Poursuivez le récit sur la maison de La Nauze, reproduit plus bas, à partir de sa dernière phrase.

━━━ TEXTE FOURNI

VACANCES A LA NAUZE *
La Nauze, c’est la maison de mon enfance ; celle où je n’ai jamais vécu mais celle dont je garde les souvenirs les plus tendres ; celle que je décrivais dans mes rédactions de collégienne, celle que j’ai encore envie d’évoquer… C’était la maison de mes grands parents, qui ne leur appartenait pas, mais qu’ils louaient pour y vivre ; pour moi, c’était celle des vacances vers laquelle nous revenions à la première occasion.
Elle est plantée au fond d’un petit vallon, entre coteau et ruisseau, à l’entrée de la ville, entre campagne et usines. Je reviens la voir parfois. Aujourd’hui, les usines sont fermées et la ville a grandi, mais coteau et ruisseau restent immuables et la maison, elle, n’a pas changé.

━━━━━━
━━━ DONNÉES FOURNIES

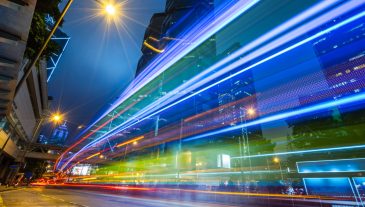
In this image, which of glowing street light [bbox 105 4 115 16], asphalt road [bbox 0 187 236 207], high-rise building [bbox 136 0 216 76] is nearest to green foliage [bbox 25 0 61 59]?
glowing street light [bbox 105 4 115 16]

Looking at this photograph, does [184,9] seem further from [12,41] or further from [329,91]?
[12,41]

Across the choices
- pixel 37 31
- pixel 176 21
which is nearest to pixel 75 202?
pixel 37 31

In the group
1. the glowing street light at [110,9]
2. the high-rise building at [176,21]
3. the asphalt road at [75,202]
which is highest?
the high-rise building at [176,21]

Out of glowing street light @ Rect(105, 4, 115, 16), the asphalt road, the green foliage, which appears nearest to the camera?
the green foliage

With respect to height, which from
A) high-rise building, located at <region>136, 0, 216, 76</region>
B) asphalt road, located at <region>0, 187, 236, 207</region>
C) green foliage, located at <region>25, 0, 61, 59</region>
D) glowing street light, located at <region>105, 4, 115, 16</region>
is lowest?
asphalt road, located at <region>0, 187, 236, 207</region>

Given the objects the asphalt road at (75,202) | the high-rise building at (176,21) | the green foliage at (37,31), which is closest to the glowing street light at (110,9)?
the green foliage at (37,31)

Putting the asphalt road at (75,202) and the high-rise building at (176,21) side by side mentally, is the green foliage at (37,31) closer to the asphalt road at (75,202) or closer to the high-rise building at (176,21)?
the asphalt road at (75,202)

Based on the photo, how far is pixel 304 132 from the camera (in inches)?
1489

━━━━━━

= CORRIGÉ =
L’entrée, entre deux ormeaux et deux rangées de buis, ne supporte pas de portail fermé. A mi pente, la maison est plantée, arborant son charme intemporel. Sur la façade sud, une vieille glycine coiffe porte et fenêtres prodiguant depuis toujours son ombre bienfaisante. A quelques mètres, le puits avec sa roue en ferraille rouillée qui ne tourne plus. Je retrouve le marronnier et le tilleul : plus grands, plus vieux, majestueux…
Sur le coté, la porte de l’appentis est fermée. Je la voyais toujours ouverte quand il abritait le poulailler… « Péti! Péti !», j’entends mon grand père et je me revois, du haut de mes six ans, à l’heure d’appâturer les poules…
C’était un jeu irremplaçable et une joie véritable de planter mes mains dans le seau à graines. « Boulègue ! » disait mon grand père, s’amusant de ma joie. Je répandais à la volée la nourriture convoitée en répétant comme lui : « Péti! Péti !». Les poules accouraient de tous horizons, se disputant les graines… Très vite, il rouméguait : « Atal ! Quelles tchapaïres ! Fais attention à la glousse, elle pourrait t’escagasser » puis, mettant fin à ce moment enchanteur : « Nia prou ! Elles seront sadoules !»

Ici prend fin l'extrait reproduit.